Convivir con la herida implica aceptar que hay días en que dolerá más, y días en que apenas se notará. Que a veces regresará en forma de un recuerdo, de una canción, de una conversación casual. Que no necesitamos justificar su presencia, ni buscar razones para que se haya quedado tanto tiempo. Solo reconocerla. Darle espacio sin que nos consuma.

Porque hay algo profundamente humano en admitir que no todo se puede arreglar. Que no todos los vínculos rotos se reparan. Que no todas las preguntas tienen respuesta. Que no todos los finales son felices. Y que, aún así, se puede vivir. No como antes, pero vivir al fin.

El aprendizaje, entonces, no radica en eliminar el dolor, sino en transformarlo en parte del paisaje interior. En saber que, aunque la herida exista, también hay espacio para la ternura, para la alegría, para la construcción. No se trata de reemplazar una emoción con otra, sino de sostenerlas juntas, sin que se anulen entre sí.

Esta perspectiva requiere madurez emocional. Porque va en contra de una cultura que nos empuja constantemente hacia la productividad del bienestar. Que mide la salud emocional en términos de funcionalidad, eficiencia, sonrisa. Que penaliza la tristeza crónica, el duelo largo, el dolor silencioso. Que nos obliga a seguir adelante incluso cuando todavía estamos rotos por dentro.

Pero a veces, seguir adelante no significa dejar el dolor atrás, sino llevarlo con uno. Como una segunda piel, como un tatuaje invisible, como una memoria que ya no duele tanto, pero que sigue allí. Y eso también es fortaleza: caminar sabiendo que no estamos completamente enteros, pero aún así avanzar.

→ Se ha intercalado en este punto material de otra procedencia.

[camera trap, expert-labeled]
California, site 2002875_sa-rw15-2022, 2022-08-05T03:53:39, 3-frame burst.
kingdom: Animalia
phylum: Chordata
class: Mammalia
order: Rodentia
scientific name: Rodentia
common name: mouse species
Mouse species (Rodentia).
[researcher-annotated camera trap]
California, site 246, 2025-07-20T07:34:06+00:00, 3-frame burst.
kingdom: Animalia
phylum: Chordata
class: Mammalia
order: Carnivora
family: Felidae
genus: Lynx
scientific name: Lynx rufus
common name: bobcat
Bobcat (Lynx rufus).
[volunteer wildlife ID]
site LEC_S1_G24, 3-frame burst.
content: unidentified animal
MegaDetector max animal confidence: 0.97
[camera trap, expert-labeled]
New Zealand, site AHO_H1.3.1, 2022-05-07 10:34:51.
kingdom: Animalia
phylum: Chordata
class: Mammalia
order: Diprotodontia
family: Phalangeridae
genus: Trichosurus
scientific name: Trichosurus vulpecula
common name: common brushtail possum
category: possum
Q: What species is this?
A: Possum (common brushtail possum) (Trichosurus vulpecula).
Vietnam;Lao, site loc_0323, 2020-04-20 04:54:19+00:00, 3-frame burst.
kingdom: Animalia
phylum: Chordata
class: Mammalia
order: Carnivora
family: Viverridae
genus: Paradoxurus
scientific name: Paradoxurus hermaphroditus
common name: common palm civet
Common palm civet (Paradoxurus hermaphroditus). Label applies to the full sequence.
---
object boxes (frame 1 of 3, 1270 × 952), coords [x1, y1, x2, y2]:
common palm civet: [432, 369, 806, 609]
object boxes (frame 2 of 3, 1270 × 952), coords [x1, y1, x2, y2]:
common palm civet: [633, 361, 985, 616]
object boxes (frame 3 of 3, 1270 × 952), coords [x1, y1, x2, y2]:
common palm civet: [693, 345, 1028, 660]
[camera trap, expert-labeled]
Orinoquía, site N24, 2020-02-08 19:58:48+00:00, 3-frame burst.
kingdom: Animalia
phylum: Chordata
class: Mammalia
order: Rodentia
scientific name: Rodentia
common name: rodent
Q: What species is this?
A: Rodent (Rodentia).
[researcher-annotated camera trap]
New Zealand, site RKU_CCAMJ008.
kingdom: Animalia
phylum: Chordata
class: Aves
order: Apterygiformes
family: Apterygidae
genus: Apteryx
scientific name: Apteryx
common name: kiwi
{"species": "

No todas las heridas invalidan. Algunas enseñan. Algunas se convierten en brújulas, en señales de alerta, en profundidad emocional. Nos recuerdan quiénes somos, de dónde venimos, qué hemos atravesado. Nos vuelven más empáticos, más comprensivos con el dolor ajeno. Porque cuando uno ha aprendido a convivir con su herida, deja de juzgar la de los demás.

Y tal vez eso sea lo más importante: dejar de exigirnos sanar como condición para ser dignos. Dignos de amor, de compañía, de sentido. Porque no hay que estar completo para merecer estar en el mundo. No hay que haber superado todo para vivir con autenticidad. A veces, la verdadera integridad está en reconocer nuestras partes rotas y, aún así, no escondernos.

La herida, entonces, no es un obstáculo, sino una parte del mapa. No es lo que nos impide ser, sino lo que nos recuerda todo lo que ya hemos sido. Y convivir con ella es, quizás, la forma más madura de resistencia: la de quien ya no busca ser invulnerable, sino genuino.

No siempre se trata de sanar. A veces, simplemente, de encontrar una manera digna de seguir viviendo con lo que dolió.